Divorce, rupture du PACS et fiscalité

Divorce, rupture du PACS et fiscalité

Quelle déclaration d’impôt faire ?

Les revenus de l’année du divorce ou du PACS sont déclarés de façon séparée à l’administration fiscale : les ex-conjoints ou ex-partenaires pacsés n’ont pas d’autre choix possible.

Quel taux de prélèvement à la source ?

Dans les 60 jours qui suivent le divorce ou la fin du PACS : déclarer l’évènement à l’administration fiscale à partir de l’onglet « Gérer mon prélèvement à la source » de l’espace personnel du site www.impots.gouv.fr. Il convient d’indiquer l’estimation de ses revenus personnels (pas ceux de son ex-conjoint ou ex-partenaire pacsé) de l’année en cours. Un nouveau taux personnalisé est transmis par l’administration fiscale aux entreprises ou organismes qui versent les revenus (employeur, Pôle emploi, caisses de retraite). Il est appliqué dans les 2 mois.

Quel sort pour les arriérés d’impôt ?

Les époux et partenaires pacsés sont solidairement responsables du paiement de l’impôt : l’administration fiscale peut demander la totalité de l’impôt dû par le couple à l’un ou à l’autre. En cas de divorce ou de séparation des partenaires de PACS, cette solidarité demeure pour le paiement des impôts correspondant à la période d’imposition commune.
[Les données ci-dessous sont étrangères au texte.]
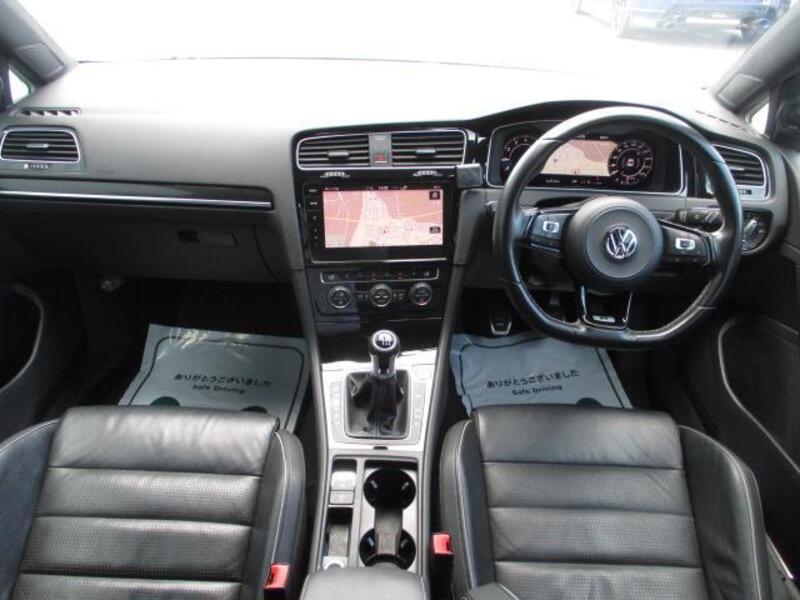 GOLF R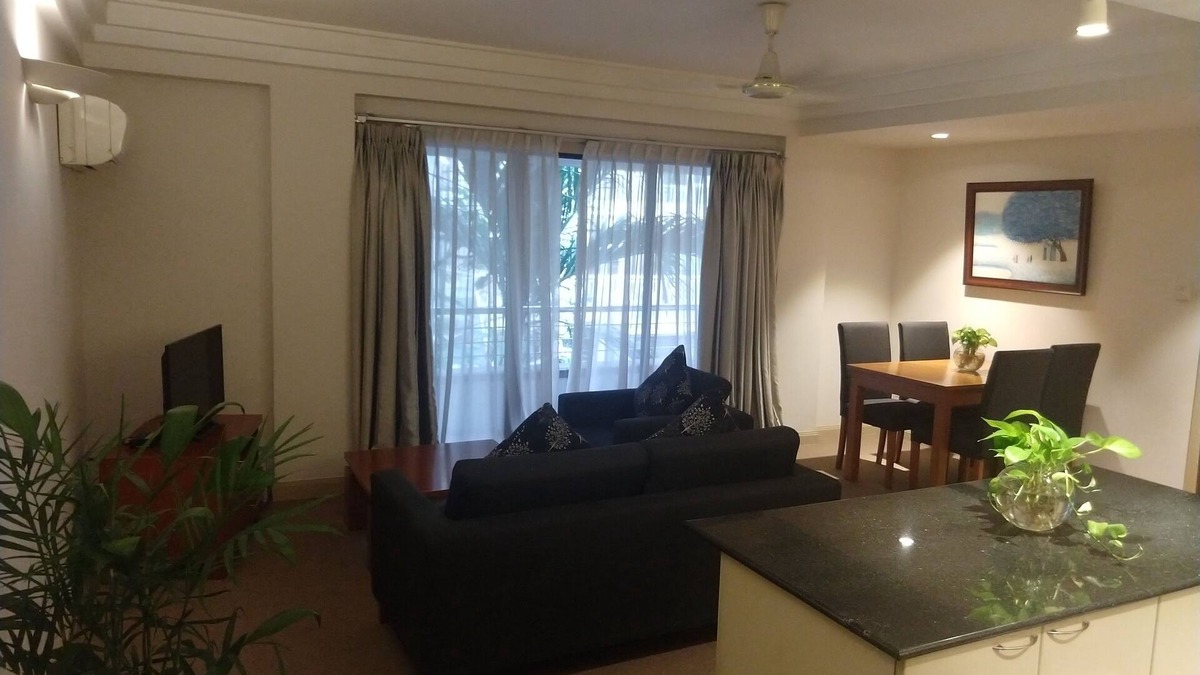 Phuong 6 Apartment | Downtown! Retro Retreat Serviced Apartment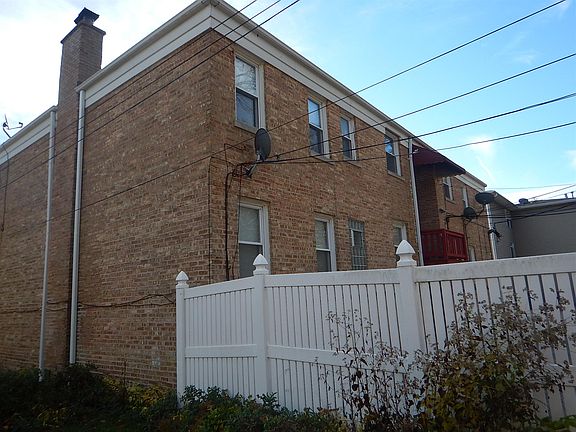 4th image of 10414 S Walden Pkwy APT 2E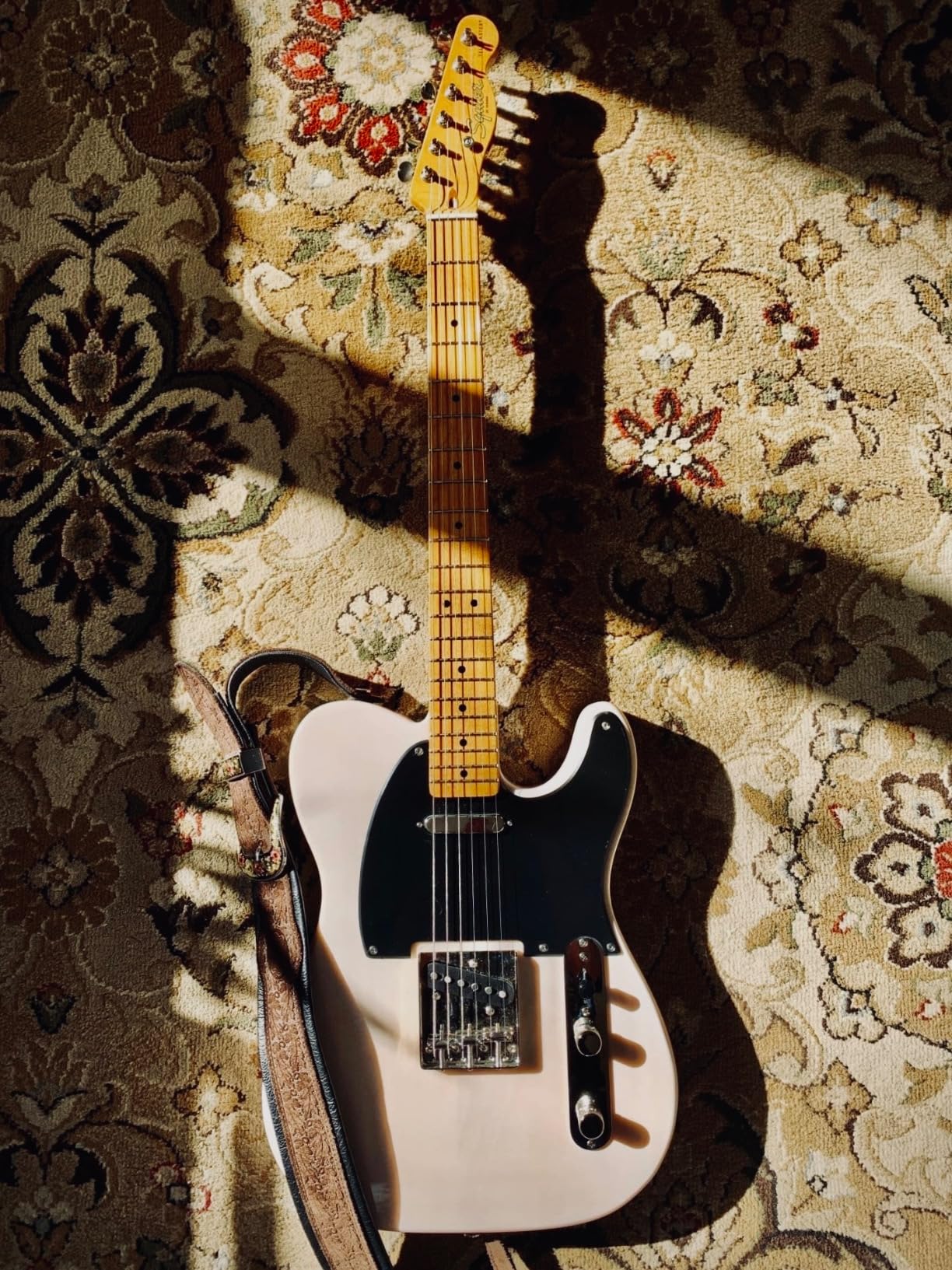 Squier Classic Vibe 50s Telecaster Electric Guitar, Butterscotch Blonde, Maple Fingerboard | Pine Body, Maple Neck and Fingerboard, Fender-Designed Alnico Single-Coil Pickups, 21 Frets, 25.5 Scale, Vintage-Style Bridge customer photo 2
Cependant, celui à qui le fisc réclame son dû peut se décharger de cette obligation de solidarité :

  • s’il existe une disproportion entre sa situation financière et patrimoniale et la somme demandée ;
  • et s’il a eu un comportement fiscal irréprochable depuis la séparation ou le divorce.

La demande de décharge doit être adressée par écrit à son centre des impôts en joignant les justificatifs.

Depuis 2022, cette capacité de remboursement est appréciée sur 3 ans.